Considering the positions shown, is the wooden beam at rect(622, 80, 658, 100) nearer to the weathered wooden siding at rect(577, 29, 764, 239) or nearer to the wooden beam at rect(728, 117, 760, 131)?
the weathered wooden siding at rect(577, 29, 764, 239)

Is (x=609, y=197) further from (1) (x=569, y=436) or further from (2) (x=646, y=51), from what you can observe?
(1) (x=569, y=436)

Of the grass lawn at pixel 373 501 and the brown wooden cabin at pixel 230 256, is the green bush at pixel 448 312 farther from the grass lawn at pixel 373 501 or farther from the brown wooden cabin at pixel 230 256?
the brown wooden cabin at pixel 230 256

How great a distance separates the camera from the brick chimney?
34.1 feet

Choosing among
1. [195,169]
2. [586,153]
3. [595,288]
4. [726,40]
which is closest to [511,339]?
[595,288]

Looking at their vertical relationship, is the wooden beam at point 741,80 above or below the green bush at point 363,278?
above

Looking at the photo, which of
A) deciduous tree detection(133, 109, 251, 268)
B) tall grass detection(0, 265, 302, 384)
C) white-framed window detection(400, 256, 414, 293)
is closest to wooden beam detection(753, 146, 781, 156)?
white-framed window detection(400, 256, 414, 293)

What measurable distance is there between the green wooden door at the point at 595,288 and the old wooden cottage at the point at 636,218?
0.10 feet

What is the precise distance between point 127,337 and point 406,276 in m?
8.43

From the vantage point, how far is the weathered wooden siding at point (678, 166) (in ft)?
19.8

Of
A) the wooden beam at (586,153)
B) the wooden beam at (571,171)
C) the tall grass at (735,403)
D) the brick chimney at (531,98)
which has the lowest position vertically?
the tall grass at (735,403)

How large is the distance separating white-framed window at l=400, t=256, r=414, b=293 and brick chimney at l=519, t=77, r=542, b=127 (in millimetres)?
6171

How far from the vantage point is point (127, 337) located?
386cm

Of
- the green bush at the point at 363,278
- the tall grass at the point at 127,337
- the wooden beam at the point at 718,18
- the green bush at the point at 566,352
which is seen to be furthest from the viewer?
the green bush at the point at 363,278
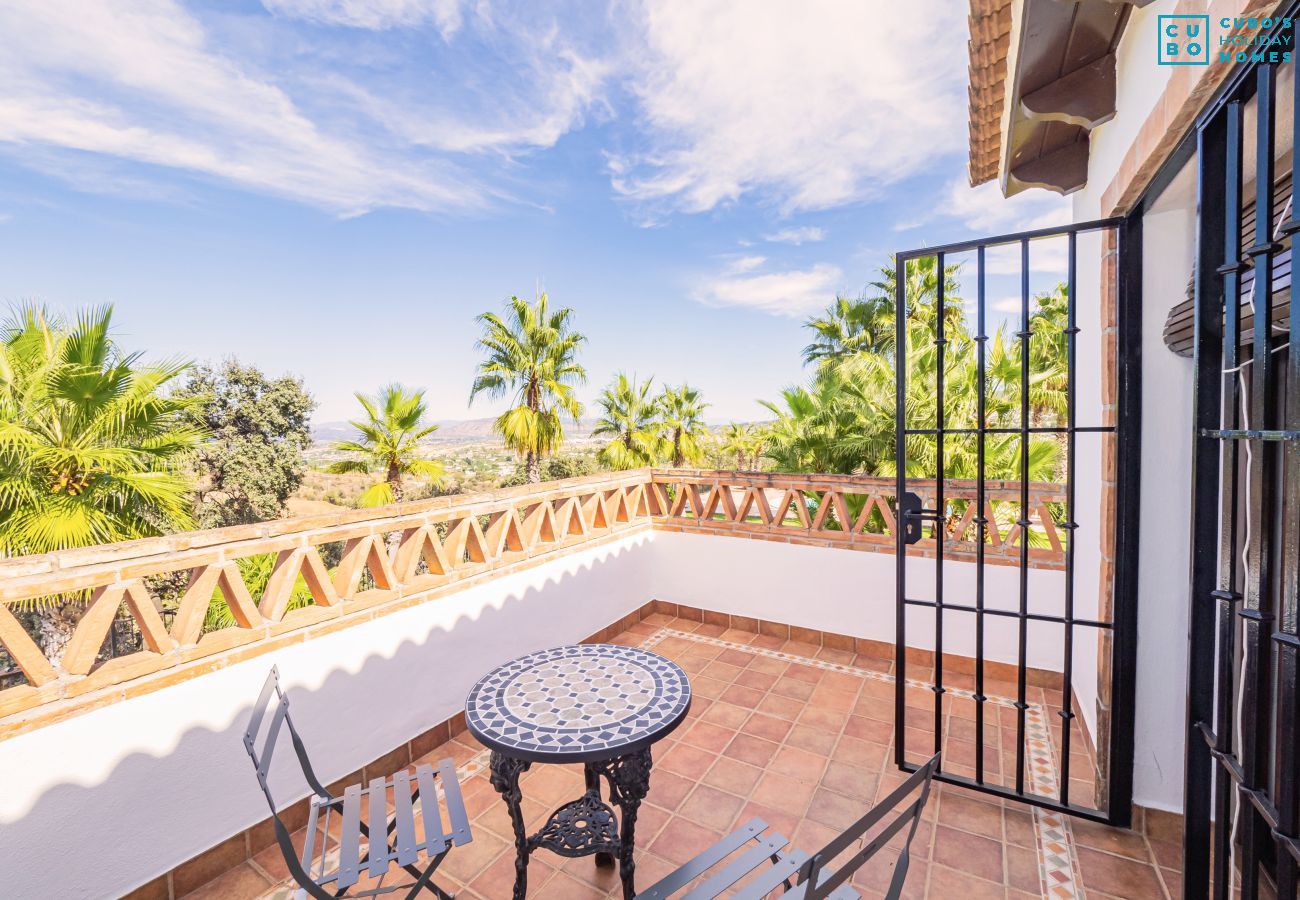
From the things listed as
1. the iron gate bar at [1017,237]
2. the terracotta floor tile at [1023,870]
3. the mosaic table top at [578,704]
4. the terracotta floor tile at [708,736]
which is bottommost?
the terracotta floor tile at [708,736]

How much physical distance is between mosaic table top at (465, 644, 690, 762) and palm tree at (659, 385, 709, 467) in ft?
43.5

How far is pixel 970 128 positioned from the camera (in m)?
2.76

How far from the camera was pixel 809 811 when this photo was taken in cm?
222

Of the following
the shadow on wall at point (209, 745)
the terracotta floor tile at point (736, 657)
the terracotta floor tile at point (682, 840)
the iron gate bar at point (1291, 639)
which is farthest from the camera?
the terracotta floor tile at point (736, 657)

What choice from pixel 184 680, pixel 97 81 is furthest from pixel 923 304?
pixel 97 81

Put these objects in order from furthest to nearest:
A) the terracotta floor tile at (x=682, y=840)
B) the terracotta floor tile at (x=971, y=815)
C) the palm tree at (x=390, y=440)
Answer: the palm tree at (x=390, y=440), the terracotta floor tile at (x=971, y=815), the terracotta floor tile at (x=682, y=840)

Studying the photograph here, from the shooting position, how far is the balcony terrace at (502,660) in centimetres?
168

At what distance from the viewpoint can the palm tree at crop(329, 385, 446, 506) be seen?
11.4 m

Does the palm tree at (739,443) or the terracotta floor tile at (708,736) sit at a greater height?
the palm tree at (739,443)

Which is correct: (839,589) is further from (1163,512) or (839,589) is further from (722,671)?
(1163,512)

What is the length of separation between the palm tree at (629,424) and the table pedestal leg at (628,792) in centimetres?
1288

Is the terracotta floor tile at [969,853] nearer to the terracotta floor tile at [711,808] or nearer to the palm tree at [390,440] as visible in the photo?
the terracotta floor tile at [711,808]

DIRECTIVE: Reproduce the text of all the records above, word for word, and leave the images out of your answer.

RESULT FOR THIS TASK:
Considering the positions shown, is the wooden beam at rect(622, 80, 658, 100) nearer to the weathered wooden siding at rect(577, 29, 764, 239) or nearer to the wooden beam at rect(728, 117, 760, 131)?
the weathered wooden siding at rect(577, 29, 764, 239)

Is (x=609, y=197) further from (1) (x=569, y=436) or further from (2) (x=646, y=51), from what you can observe?
(1) (x=569, y=436)

Of the grass lawn at pixel 373 501 and the brown wooden cabin at pixel 230 256, is the green bush at pixel 448 312 farther from the grass lawn at pixel 373 501 or farther from the brown wooden cabin at pixel 230 256?
the brown wooden cabin at pixel 230 256

How great a distance separates the camera from the brick chimney?
34.1 feet

Choosing among
1. [195,169]
2. [586,153]
3. [595,288]
4. [726,40]
which is closest to [511,339]?
[595,288]

Looking at their vertical relationship, is the wooden beam at point 741,80 above or below the green bush at point 363,278?
above

Looking at the photo, which of
A) deciduous tree detection(133, 109, 251, 268)
B) tall grass detection(0, 265, 302, 384)
C) white-framed window detection(400, 256, 414, 293)
is closest to wooden beam detection(753, 146, 781, 156)?
white-framed window detection(400, 256, 414, 293)

What measurable distance is there between the green wooden door at the point at 595,288 and the old wooden cottage at the point at 636,218?
0.10 feet

What is the precise distance between point 127,337 and point 406,276 in m?
8.43

From the vantage point, how far is the weathered wooden siding at point (678, 166) (in ft)?
19.8

Of
A) the wooden beam at (586,153)
B) the wooden beam at (571,171)
C) the tall grass at (735,403)
D) the brick chimney at (531,98)
which has the lowest position vertically?
the tall grass at (735,403)

How large is the distance separating white-framed window at l=400, t=256, r=414, b=293 and brick chimney at l=519, t=77, r=542, b=127 (in millimetres)?
6171

How far from the vantage point is point (127, 337) located?
386cm

Of
- the green bush at the point at 363,278
- the tall grass at the point at 127,337
- the wooden beam at the point at 718,18
- the green bush at the point at 566,352
which is seen to be furthest from the viewer?
the green bush at the point at 363,278
From the things listed as
1. the iron gate bar at [1017,237]
2. the terracotta floor tile at [1023,870]
3. the mosaic table top at [578,704]
4. the terracotta floor tile at [708,736]
which is bottommost?
the terracotta floor tile at [708,736]

How much physical distance is between mosaic table top at (465, 644, 690, 762) and palm tree at (659, 385, 709, 467) in ft?
43.5

How far is pixel 970 128 positioned from the camera (in m)?
2.76

How far from the camera was pixel 809 811 when this photo was taken in cm?
222

Of the following
the shadow on wall at point (209, 745)
the terracotta floor tile at point (736, 657)
the terracotta floor tile at point (682, 840)
the iron gate bar at point (1291, 639)
which is farthest from the camera?
the terracotta floor tile at point (736, 657)

What choice from pixel 184 680, pixel 97 81 is furthest from pixel 923 304?
pixel 97 81

Put these objects in order from furthest to nearest:
A) the terracotta floor tile at (x=682, y=840)
B) the terracotta floor tile at (x=971, y=815)
C) the palm tree at (x=390, y=440)
Answer: the palm tree at (x=390, y=440), the terracotta floor tile at (x=971, y=815), the terracotta floor tile at (x=682, y=840)

Studying the photograph here, from the shooting position, how far is the balcony terrace at (502,660) in centimetres?
168

At what distance from the viewpoint can the palm tree at crop(329, 385, 446, 506) be seen?
11.4 m

Does the palm tree at (739,443) or the terracotta floor tile at (708,736) sit at a greater height?
the palm tree at (739,443)

Which is correct: (839,589) is further from (1163,512) or (839,589) is further from (722,671)?
(1163,512)

What is the length of separation between the palm tree at (629,424) and the table pedestal leg at (628,792) in centimetres?
1288

Is the terracotta floor tile at [969,853] nearer to the terracotta floor tile at [711,808] or nearer to the palm tree at [390,440] as visible in the photo?
the terracotta floor tile at [711,808]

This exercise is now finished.